** Opening Record excerpts block **

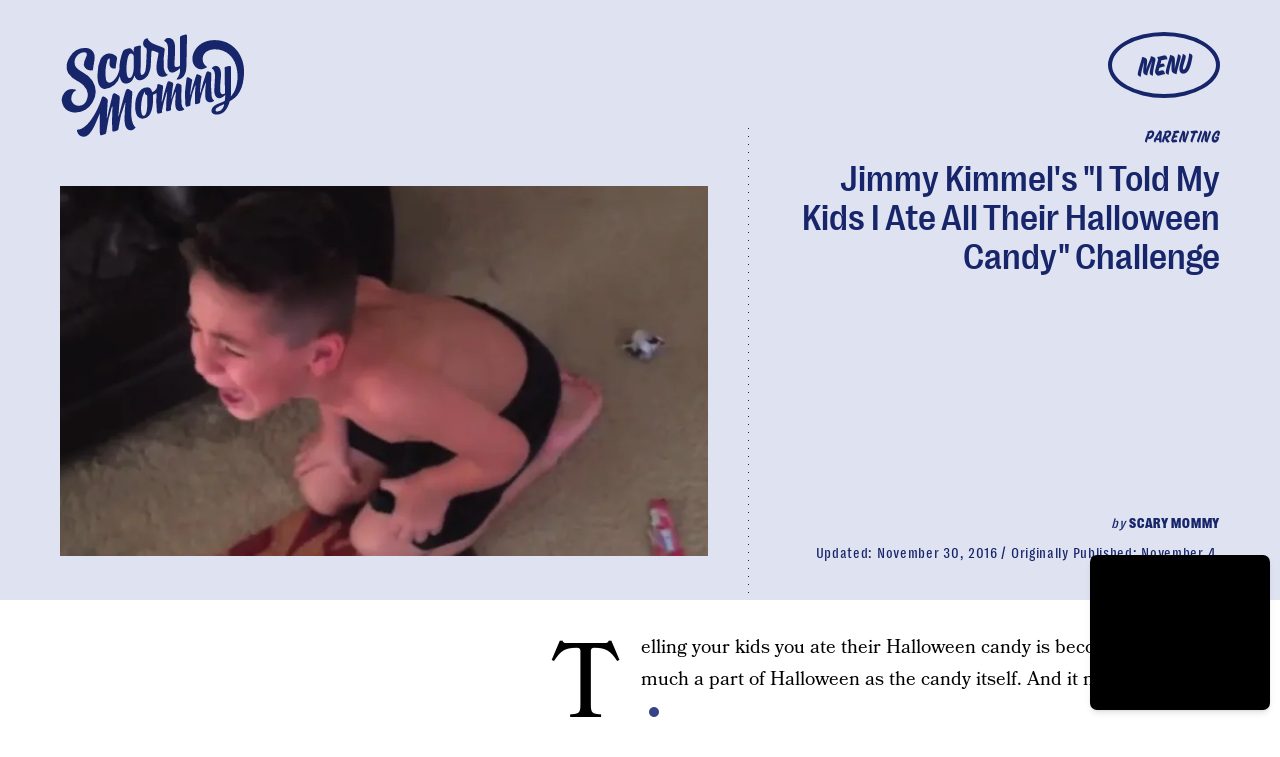

--- FILE ---
content_type: text/html; charset=utf-8
request_url: https://www.google.com/recaptcha/api2/aframe
body_size: 269
content:
<!DOCTYPE HTML><html><head><meta http-equiv="content-type" content="text/html; charset=UTF-8"></head><body><script nonce="Zx28XPABvOJFhdwAd-HTVw">/** Anti-fraud and anti-abuse applications only. See google.com/recaptcha */ try{var clients={'sodar':'https://pagead2.googlesyndication.com/pagead/sodar?'};window.addEventListener("message",function(a){try{if(a.source===window.parent){var b=JSON.parse(a.data);var c=clients[b['id']];if(c){var d=document.createElement('img');d.src=c+b['params']+'&rc='+(localStorage.getItem("rc::a")?sessionStorage.getItem("rc::b"):"");window.document.body.appendChild(d);sessionStorage.setItem("rc::e",parseInt(sessionStorage.getItem("rc::e")||0)+1);localStorage.setItem("rc::h",'1769667643262');}}}catch(b){}});window.parent.postMessage("_grecaptcha_ready", "*");}catch(b){}</script></body></html>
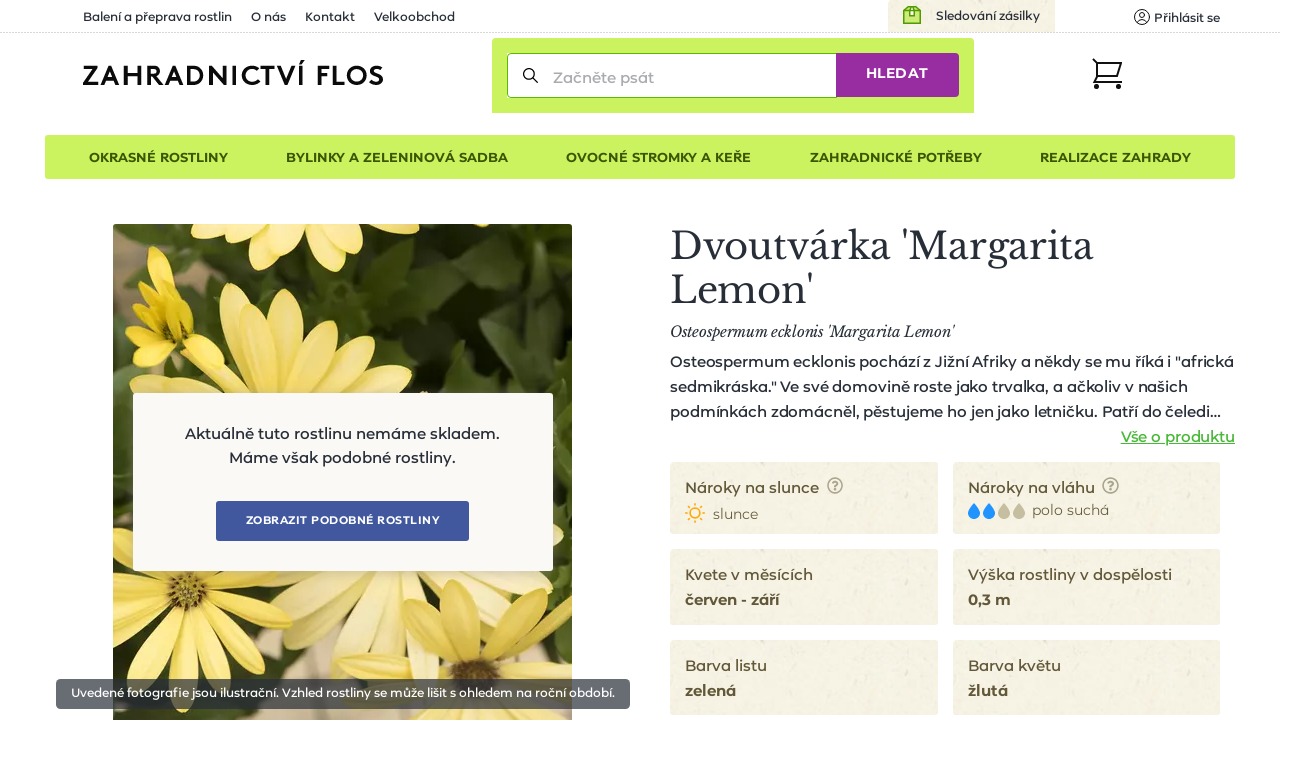

--- FILE ---
content_type: image/svg+xml
request_url: https://www.zahradnictvi-flos.cz/media/img/ico-star.svg
body_size: 347
content:
<?xml version="1.0" encoding="UTF-8"?><svg xmlns="http://www.w3.org/2000/svg" width="100" height="100" viewbox="0 0 100 100"><path d="M50 1.3C23.1 1.3 1.3 23.1 1.3 50c0 26.9 21.8 48.7 48.7 48.7S98.7 76.9 98.7 50C98.7 23.1 76.9 1.3 50 1.3zm23.4 45.2l-10.3 10 2.4 14.1c.1.7-.2 1.4-.8 1.9-.3.2-.7.4-1.1.4-.3 0-.6-.1-.9-.2L50.1 66l-12.7 6.7c-.6.3-1.4.3-2-.1-.6-.4-.9-1.1-.8-1.9L37 56.6l-10.3-10c-.5-.5-.7-1.3-.5-1.9.2-.7.8-1.2 1.5-1.3l14.2-2.1 6.3-12.9c.6-1.3 2.8-1.3 3.4 0l6.3 12.9 14.2 2.1c.7.1 1.3.6 1.5 1.3.5.6.3 1.3-.2 1.8z" fill="#fff"/></svg>

--- FILE ---
content_type: image/svg+xml
request_url: https://www.zahradnictvi-flos.cz/admin/upload/images-cache/59336/36x36.svg?v=cb98744d7aab4c91
body_size: 859
content:
<?xml version="1.0" encoding="UTF-8"?>
<svg xmlns="http://www.w3.org/2000/svg" width="40.998" height="30" viewBox="0 0 40.998 30">
    <defs>
        <style>
            .cls-2{fill:#5ba006}
        </style>
    </defs>
    <g id="Group_91" data-name="Group 91" transform="translate(-1383 -382)">
        <path id="Path_13" fill="#cbf35f" d="M4819.25-8942l1 14.749h17.5l1-14.749-9.75-8.5z" data-name="Path 13" transform="translate(-3420 9338)"/>
        <path id="Path_7" d="M39.664-9.5L36-12.822V-19a1 1 0 0 0-1-1h-1a1 1 0 0 0-1 1v3.459l-6.5-5.889A2.263 2.263 0 0 0 25-22a2.268 2.268 0 0 0-1.506.569L10.336-9.5a1 1 0 0 0-.336.749 1 1 0 0 0 .252.663l.664.75a1 1 0 0 0 .745.338 1 1 0 0 0 .664-.253L14-8.774V1.5A2.5 2.5 0 0 0 16.5 4h17A2.5 2.5 0 0 0 36 1.5V-8.774l1.672 1.516a1 1 0 0 0 .664.252 1 1 0 0 0 .748-.336l.664-.75A1 1 0 0 0 40-8.753a1 1 0 0 0-.336-.747zM33 1H17v-12.5l8-7.254 8 7.254zM22-9v4a1 1 0 0 0 1 1h4a1 1 0 0 0 1-1v-4a1 1 0 0 0-1-1h-4a1 1 0 0 0-1 1z" class="cls-2" data-name="Path 7" transform="translate(1384 408)"/>
        <path id="Path_12" d="M7-14h.007a6.964 6.964 0 0 0 5.431-2.592.327.327 0 0 0 .073-.207.328.328 0 0 0-.328-.328.328.328 0 0 0-.061.005 5.5 5.5 0 0 1-1.035.1A5.486 5.486 0 0 1 5.6-22.507a5.477 5.477 0 0 1 2.779-4.768.329.329 0 0 0 .165-.285.329.329 0 0 0-.268-.323A8.468 8.468 0 0 0 7-28a7 7 0 0 0-7 7 7 7 0 0 0 7 7zm5.188-9.7l2.482 1.035 1.035 2.482A.333.333 0 0 0 16-20a.332.332 0 0 0 .3-.186l1.035-2.482 2.484-1.032A.333.333 0 0 0 20-24a.333.333 0 0 0-.185-.3l-2.486-1.035-1.029-2.477A.333.333 0 0 0 16-28a.332.332 0 0 0-.3.186l-1.035 2.48-2.477 1.034A.333.333 0 0 0 12-24a.333.333 0 0 0 .188.3zM9.819-4.3L7.336-5.333 6.3-7.812A.333.333 0 0 0 6-8a.332.332 0 0 0-.3.186L4.667-5.333 2.188-4.3A.333.333 0 0 0 2-4a.333.333 0 0 0 .185.3L4.67-2.666 5.705-.184A.333.333 0 0 0 6 0a.332.332 0 0 0 .3-.186l1.036-2.48L9.819-3.7A.333.333 0 0 0 10-4a.333.333 0 0 0-.181-.3z" class="cls-2" data-name="Path 12" transform="translate(1383 410)"/>
    </g>
</svg>
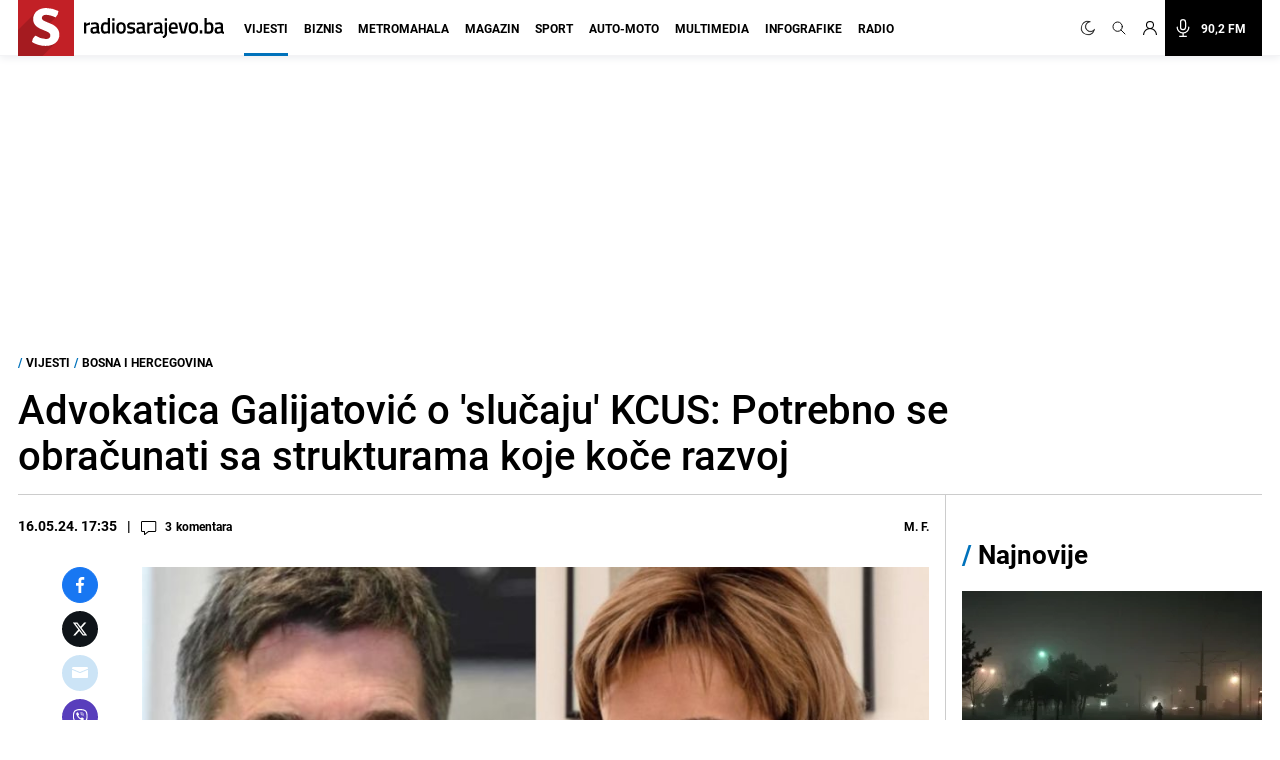

--- FILE ---
content_type: text/html; charset=utf-8
request_url: https://www.google.com/recaptcha/api2/aframe
body_size: 268
content:
<!DOCTYPE HTML><html><head><meta http-equiv="content-type" content="text/html; charset=UTF-8"></head><body><script nonce="dnREojW5G7xIkS_KH2khbA">/** Anti-fraud and anti-abuse applications only. See google.com/recaptcha */ try{var clients={'sodar':'https://pagead2.googlesyndication.com/pagead/sodar?'};window.addEventListener("message",function(a){try{if(a.source===window.parent){var b=JSON.parse(a.data);var c=clients[b['id']];if(c){var d=document.createElement('img');d.src=c+b['params']+'&rc='+(localStorage.getItem("rc::a")?sessionStorage.getItem("rc::b"):"");window.document.body.appendChild(d);sessionStorage.setItem("rc::e",parseInt(sessionStorage.getItem("rc::e")||0)+1);localStorage.setItem("rc::h",'1769300961490');}}}catch(b){}});window.parent.postMessage("_grecaptcha_ready", "*");}catch(b){}</script></body></html>

--- FILE ---
content_type: application/javascript; charset=utf-8
request_url: https://fundingchoicesmessages.google.com/f/AGSKWxXkomQg1ks-WkMXW7sHHxqeat4RWb1JmA2it1KU-iXATCqlSJbnFF1DxwZasQ-EDm1BDFqVI57svdyhZCewVnmsWLUzAiQaXbS4XF6uzpGbRnBRvXnxVKaloXFn2-EVoVROTuC6WlhuLCRSx9RwkeNOGtFIi4myYjkD4lsUK18-7sr8AhHjVZx5N7a8/_/adometry?/adsquare.=advertorial&_adjug..net/noidadx/
body_size: -1289
content:
window['812538e0-40db-42e2-877c-aa2afb3835af'] = true;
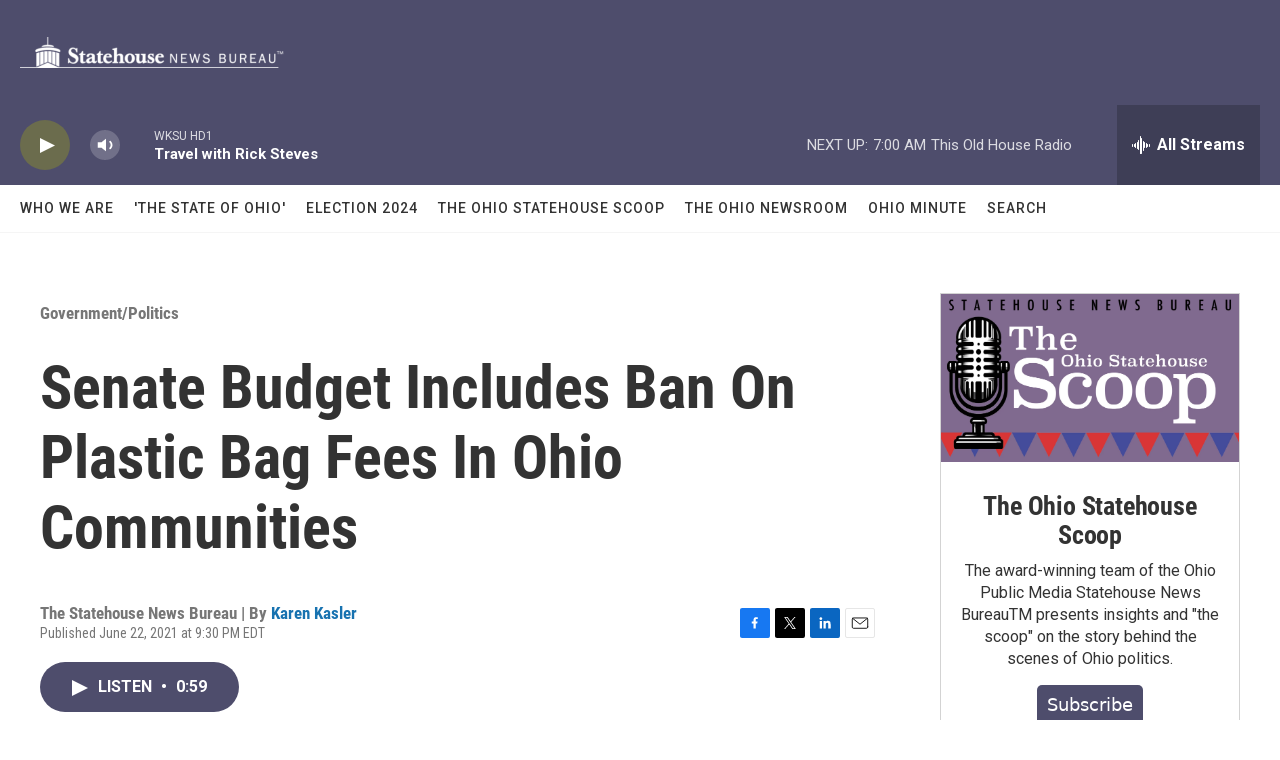

--- FILE ---
content_type: text/html; charset=utf-8
request_url: https://www.google.com/recaptcha/api2/aframe
body_size: 266
content:
<!DOCTYPE HTML><html><head><meta http-equiv="content-type" content="text/html; charset=UTF-8"></head><body><script nonce="zssqdP5tP6MUSo1Mn3MQLg">/** Anti-fraud and anti-abuse applications only. See google.com/recaptcha */ try{var clients={'sodar':'https://pagead2.googlesyndication.com/pagead/sodar?'};window.addEventListener("message",function(a){try{if(a.source===window.parent){var b=JSON.parse(a.data);var c=clients[b['id']];if(c){var d=document.createElement('img');d.src=c+b['params']+'&rc='+(localStorage.getItem("rc::a")?sessionStorage.getItem("rc::b"):"");window.document.body.appendChild(d);sessionStorage.setItem("rc::e",parseInt(sessionStorage.getItem("rc::e")||0)+1);localStorage.setItem("rc::h",'1769255083937');}}}catch(b){}});window.parent.postMessage("_grecaptcha_ready", "*");}catch(b){}</script></body></html>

** Closing Record excerpts block **

Aim of the exercise
Figure out how many lines of the material include the string "flos", and reply with only that figure.

Answer box
2